--- start MATERIAL TO PROCESS ---

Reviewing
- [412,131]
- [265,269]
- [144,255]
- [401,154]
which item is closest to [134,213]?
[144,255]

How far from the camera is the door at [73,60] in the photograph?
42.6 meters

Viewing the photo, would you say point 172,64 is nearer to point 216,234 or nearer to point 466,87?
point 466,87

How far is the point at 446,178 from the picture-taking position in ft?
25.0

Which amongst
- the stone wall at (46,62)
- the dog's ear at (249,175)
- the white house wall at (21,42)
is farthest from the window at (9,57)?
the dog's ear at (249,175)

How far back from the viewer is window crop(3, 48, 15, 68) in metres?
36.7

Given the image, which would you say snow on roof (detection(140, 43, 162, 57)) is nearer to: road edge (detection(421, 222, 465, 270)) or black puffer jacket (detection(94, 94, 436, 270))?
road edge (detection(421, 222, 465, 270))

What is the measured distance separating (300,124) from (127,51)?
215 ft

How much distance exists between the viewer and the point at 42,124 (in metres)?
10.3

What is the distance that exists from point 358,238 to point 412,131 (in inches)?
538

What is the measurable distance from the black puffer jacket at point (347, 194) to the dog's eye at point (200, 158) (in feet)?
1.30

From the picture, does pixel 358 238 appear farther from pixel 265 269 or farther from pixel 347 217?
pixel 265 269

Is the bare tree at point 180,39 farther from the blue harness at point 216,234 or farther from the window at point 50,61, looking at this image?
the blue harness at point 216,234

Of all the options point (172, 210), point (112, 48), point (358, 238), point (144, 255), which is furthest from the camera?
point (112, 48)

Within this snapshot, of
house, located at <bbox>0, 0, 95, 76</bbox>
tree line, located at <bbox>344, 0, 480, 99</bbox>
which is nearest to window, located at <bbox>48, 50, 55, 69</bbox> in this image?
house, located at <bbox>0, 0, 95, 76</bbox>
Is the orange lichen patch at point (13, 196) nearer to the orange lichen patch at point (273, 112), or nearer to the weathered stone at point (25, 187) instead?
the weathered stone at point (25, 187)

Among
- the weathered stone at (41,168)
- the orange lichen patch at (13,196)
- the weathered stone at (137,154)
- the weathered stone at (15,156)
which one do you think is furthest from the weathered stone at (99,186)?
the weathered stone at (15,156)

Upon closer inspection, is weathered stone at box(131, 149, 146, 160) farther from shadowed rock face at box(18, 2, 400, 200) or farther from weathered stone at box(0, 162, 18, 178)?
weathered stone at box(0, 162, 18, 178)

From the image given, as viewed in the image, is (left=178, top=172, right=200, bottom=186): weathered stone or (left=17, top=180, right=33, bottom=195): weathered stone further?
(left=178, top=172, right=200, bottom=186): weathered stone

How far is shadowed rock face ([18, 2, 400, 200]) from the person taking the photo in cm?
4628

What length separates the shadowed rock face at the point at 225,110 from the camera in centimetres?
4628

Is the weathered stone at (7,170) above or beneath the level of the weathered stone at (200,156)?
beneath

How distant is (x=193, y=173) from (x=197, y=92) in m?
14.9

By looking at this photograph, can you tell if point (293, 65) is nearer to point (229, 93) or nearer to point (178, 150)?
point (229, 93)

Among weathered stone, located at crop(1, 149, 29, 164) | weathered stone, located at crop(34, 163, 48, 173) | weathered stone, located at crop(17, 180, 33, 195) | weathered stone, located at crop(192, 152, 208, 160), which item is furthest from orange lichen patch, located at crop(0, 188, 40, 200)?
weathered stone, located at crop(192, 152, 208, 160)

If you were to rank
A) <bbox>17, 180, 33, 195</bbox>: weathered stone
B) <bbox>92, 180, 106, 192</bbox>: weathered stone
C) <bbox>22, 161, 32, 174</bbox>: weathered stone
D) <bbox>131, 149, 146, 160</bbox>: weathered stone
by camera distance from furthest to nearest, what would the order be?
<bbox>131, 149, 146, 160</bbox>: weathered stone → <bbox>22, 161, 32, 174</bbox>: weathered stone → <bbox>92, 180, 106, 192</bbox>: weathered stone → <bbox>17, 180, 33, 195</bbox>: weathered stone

--- end MATERIAL TO PROCESS ---

§ TASK INSTRUCTIONS
Output the complete data exactly as written.

§ RIGHT ANSWER
Reviewing
- [412,131]
- [265,269]
- [144,255]
- [401,154]
which item is closest to [134,213]?
[144,255]

How far from the camera is the door at [73,60] in the photograph?
42.6 meters

Viewing the photo, would you say point 172,64 is nearer to point 216,234 or nearer to point 466,87?
point 466,87

How far is the point at 446,178 from the picture-taking position in ft?
25.0

Which amongst
- the stone wall at (46,62)
- the dog's ear at (249,175)
- the white house wall at (21,42)
is farthest from the window at (9,57)?
the dog's ear at (249,175)

How far back from the viewer is window crop(3, 48, 15, 68) in metres?
36.7

Given the image, which would you say snow on roof (detection(140, 43, 162, 57)) is nearer to: road edge (detection(421, 222, 465, 270)) or black puffer jacket (detection(94, 94, 436, 270))?
road edge (detection(421, 222, 465, 270))

What is the measured distance separating (300,124) from (127,51)?
215 ft

How much distance exists between the viewer and the point at 42,124 (in metres)?
10.3

What is the distance that exists from point 358,238 to point 412,131 (in inches)?
538

What is the measurable distance from the black puffer jacket at point (347, 194) to the dog's eye at point (200, 158) (in feet)?
1.30

From the picture, does pixel 358 238 appear farther from pixel 265 269 or farther from pixel 347 217?
pixel 265 269

Is the bare tree at point 180,39 farther from the blue harness at point 216,234 or farther from the window at point 50,61, looking at this image?
the blue harness at point 216,234

Of all the options point (172, 210), point (112, 48), point (358, 238), point (144, 255), which is furthest from the camera?
point (112, 48)

Within this snapshot, of
house, located at <bbox>0, 0, 95, 76</bbox>
tree line, located at <bbox>344, 0, 480, 99</bbox>
which is nearest to window, located at <bbox>48, 50, 55, 69</bbox> in this image?
house, located at <bbox>0, 0, 95, 76</bbox>
Is the orange lichen patch at point (13, 196) nearer to the orange lichen patch at point (273, 112), or nearer to the weathered stone at point (25, 187) instead?
the weathered stone at point (25, 187)

Among
- the weathered stone at (41,168)
- the orange lichen patch at (13,196)
- the weathered stone at (137,154)
- the weathered stone at (15,156)
which one do you think is furthest from the weathered stone at (99,186)?
the weathered stone at (15,156)

Upon closer inspection, is weathered stone at box(131, 149, 146, 160) farther from shadowed rock face at box(18, 2, 400, 200) or farther from weathered stone at box(0, 162, 18, 178)?
weathered stone at box(0, 162, 18, 178)

From the image given, as viewed in the image, is (left=178, top=172, right=200, bottom=186): weathered stone or (left=17, top=180, right=33, bottom=195): weathered stone further?
(left=178, top=172, right=200, bottom=186): weathered stone

How far is shadowed rock face ([18, 2, 400, 200]) from the person taking the photo in cm?
4628

What length separates the shadowed rock face at the point at 225,110 from the camera in centimetres?
4628

Is the weathered stone at (7,170) above or beneath the level of the weathered stone at (200,156)?
beneath

How distant is (x=193, y=173) from (x=197, y=92) in m?
14.9

By looking at this photograph, can you tell if point (293, 65) is nearer to point (229, 93) or nearer to point (178, 150)?
point (229, 93)

Among weathered stone, located at crop(1, 149, 29, 164) | weathered stone, located at crop(34, 163, 48, 173) | weathered stone, located at crop(17, 180, 33, 195) | weathered stone, located at crop(192, 152, 208, 160), which item is furthest from orange lichen patch, located at crop(0, 188, 40, 200)?
weathered stone, located at crop(192, 152, 208, 160)

If you were to rank
A) <bbox>17, 180, 33, 195</bbox>: weathered stone
B) <bbox>92, 180, 106, 192</bbox>: weathered stone
C) <bbox>22, 161, 32, 174</bbox>: weathered stone
D) <bbox>131, 149, 146, 160</bbox>: weathered stone
by camera distance from furthest to nearest, what would the order be?
<bbox>131, 149, 146, 160</bbox>: weathered stone → <bbox>22, 161, 32, 174</bbox>: weathered stone → <bbox>92, 180, 106, 192</bbox>: weathered stone → <bbox>17, 180, 33, 195</bbox>: weathered stone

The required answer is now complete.